Moses was the legislator and Elijah was the man who called back to the law a people who had been turned away from the law. In Moses we see a picture of the deceased believers and in Elijah a picture of the believers who are raptured without dying. Both groups share with Christ the glory of the kingdom by virtue of His death. Moses and Elijah speak to Him about this death.

In their own time, Moses and Elijah talked about other things. Moses gave the law, and Elijah made an effort to bring the people back to it so that the blessing might come. Now that there is talk of the new glory, everything depends on the death of Christ and only on it. Everything else disappears.

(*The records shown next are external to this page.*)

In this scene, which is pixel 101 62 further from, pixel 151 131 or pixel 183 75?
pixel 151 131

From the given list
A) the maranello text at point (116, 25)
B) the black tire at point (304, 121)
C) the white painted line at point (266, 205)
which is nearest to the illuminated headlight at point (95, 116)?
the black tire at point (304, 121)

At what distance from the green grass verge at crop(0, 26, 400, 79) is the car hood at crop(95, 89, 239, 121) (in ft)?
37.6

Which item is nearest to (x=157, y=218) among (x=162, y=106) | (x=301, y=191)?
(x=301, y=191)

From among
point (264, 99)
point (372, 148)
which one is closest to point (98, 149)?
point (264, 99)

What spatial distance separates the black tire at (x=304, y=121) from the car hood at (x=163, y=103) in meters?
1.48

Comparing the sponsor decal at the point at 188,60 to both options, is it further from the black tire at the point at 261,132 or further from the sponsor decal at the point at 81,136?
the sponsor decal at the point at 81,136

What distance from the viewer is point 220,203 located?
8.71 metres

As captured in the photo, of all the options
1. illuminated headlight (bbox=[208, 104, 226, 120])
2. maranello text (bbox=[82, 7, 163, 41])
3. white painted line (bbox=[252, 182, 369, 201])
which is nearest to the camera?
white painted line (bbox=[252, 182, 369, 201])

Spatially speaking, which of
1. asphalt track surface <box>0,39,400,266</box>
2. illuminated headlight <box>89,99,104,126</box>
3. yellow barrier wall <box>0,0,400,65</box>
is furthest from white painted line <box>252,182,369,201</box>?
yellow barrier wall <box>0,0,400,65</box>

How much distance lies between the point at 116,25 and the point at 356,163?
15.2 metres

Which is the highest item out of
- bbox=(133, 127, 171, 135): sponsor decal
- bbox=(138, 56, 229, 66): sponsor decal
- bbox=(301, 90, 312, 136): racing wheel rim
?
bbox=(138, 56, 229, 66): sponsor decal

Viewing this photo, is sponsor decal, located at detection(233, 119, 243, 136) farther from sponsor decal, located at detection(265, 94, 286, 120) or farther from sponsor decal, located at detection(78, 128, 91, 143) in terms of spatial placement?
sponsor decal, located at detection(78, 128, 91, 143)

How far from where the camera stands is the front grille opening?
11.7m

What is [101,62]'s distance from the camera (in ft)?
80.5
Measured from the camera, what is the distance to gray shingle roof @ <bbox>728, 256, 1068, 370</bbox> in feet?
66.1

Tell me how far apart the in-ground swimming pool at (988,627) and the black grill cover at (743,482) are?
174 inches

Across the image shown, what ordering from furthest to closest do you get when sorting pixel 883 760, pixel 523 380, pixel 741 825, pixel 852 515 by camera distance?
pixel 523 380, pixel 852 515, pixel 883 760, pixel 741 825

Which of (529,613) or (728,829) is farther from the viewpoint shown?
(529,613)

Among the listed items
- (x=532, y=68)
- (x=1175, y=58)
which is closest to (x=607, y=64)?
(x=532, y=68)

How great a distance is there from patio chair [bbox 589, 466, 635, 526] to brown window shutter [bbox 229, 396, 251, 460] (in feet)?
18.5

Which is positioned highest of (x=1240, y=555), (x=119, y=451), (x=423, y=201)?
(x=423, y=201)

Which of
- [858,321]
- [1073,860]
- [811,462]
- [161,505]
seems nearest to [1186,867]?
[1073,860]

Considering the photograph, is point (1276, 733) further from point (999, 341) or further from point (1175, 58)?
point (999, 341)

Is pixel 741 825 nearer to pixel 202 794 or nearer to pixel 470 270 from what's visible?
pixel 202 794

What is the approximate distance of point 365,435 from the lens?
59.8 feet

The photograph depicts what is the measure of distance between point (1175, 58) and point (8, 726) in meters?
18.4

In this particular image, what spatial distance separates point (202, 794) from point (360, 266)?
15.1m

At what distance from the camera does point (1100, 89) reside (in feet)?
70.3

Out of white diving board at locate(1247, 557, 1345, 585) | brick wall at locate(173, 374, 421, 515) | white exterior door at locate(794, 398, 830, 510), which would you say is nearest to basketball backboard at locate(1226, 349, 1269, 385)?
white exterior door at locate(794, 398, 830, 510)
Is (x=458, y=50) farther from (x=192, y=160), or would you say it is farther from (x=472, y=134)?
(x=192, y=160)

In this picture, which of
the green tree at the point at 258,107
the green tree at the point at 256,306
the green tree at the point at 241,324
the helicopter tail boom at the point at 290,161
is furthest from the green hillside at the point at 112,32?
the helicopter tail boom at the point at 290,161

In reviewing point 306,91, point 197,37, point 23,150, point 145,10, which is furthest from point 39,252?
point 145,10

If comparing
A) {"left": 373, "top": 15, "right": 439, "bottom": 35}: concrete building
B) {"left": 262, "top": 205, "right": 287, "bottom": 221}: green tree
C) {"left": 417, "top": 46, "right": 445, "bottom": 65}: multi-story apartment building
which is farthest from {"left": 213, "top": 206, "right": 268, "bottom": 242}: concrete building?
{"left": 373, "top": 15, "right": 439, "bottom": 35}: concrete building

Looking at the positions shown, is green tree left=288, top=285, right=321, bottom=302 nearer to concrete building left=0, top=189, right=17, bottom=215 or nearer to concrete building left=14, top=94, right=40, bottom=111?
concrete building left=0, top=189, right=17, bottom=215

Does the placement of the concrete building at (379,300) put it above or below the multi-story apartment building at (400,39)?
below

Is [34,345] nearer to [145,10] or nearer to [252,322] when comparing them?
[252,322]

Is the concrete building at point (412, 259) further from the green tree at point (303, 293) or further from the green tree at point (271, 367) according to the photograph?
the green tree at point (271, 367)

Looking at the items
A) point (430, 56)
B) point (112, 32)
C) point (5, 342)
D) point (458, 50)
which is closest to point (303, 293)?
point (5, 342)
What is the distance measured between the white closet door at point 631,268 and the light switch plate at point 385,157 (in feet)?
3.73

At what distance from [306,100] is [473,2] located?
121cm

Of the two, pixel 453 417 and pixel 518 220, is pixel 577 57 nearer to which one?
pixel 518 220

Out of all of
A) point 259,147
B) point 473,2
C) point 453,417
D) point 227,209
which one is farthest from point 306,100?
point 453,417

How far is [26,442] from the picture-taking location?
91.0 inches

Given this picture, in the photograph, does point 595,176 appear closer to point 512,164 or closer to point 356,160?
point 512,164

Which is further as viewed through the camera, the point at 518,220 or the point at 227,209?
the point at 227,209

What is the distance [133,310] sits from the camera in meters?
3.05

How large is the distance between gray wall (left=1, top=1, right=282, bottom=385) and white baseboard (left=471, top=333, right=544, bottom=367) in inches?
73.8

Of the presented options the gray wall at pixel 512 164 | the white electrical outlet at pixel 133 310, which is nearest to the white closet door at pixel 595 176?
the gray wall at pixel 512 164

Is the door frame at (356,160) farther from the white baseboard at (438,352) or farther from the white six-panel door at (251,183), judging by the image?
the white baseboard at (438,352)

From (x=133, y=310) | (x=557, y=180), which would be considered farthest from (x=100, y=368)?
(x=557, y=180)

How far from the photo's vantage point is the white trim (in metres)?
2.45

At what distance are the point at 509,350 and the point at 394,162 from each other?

The believers are in the same glory as the Lord Jesus. They are there with Him and speak confidentially with Him about things that are closest to His heart. They talk about His “departure”, that is, about His suffering and death as His departure from the world to return to heaven. The word used here for ‘departure’ is the word ‘exodus’ known to us from the similarly named book of the Bible. In that book the word refers to the ‘exodus’ of the Israelites from Egypt. Here Moses, who was the leader of that exodus, speaks about the exodus of Christ, of which the exodus from Egypt is a picture.

This makes it clear that His exodus also means the exodus of His people from this world. This is what the believers think of when they celebrate the Supper. At the Lord’s Supper they eat and drink to remember Him Who suffered and died and proclaim His “departure”, His death (1Cor 11:26). They do so “until He comes” to also make them go out of the world to go to Him in the air (1Thes 4:17).

Moses and Elijah speak as those who understand God’s counsels, for His departure has not yet taken place.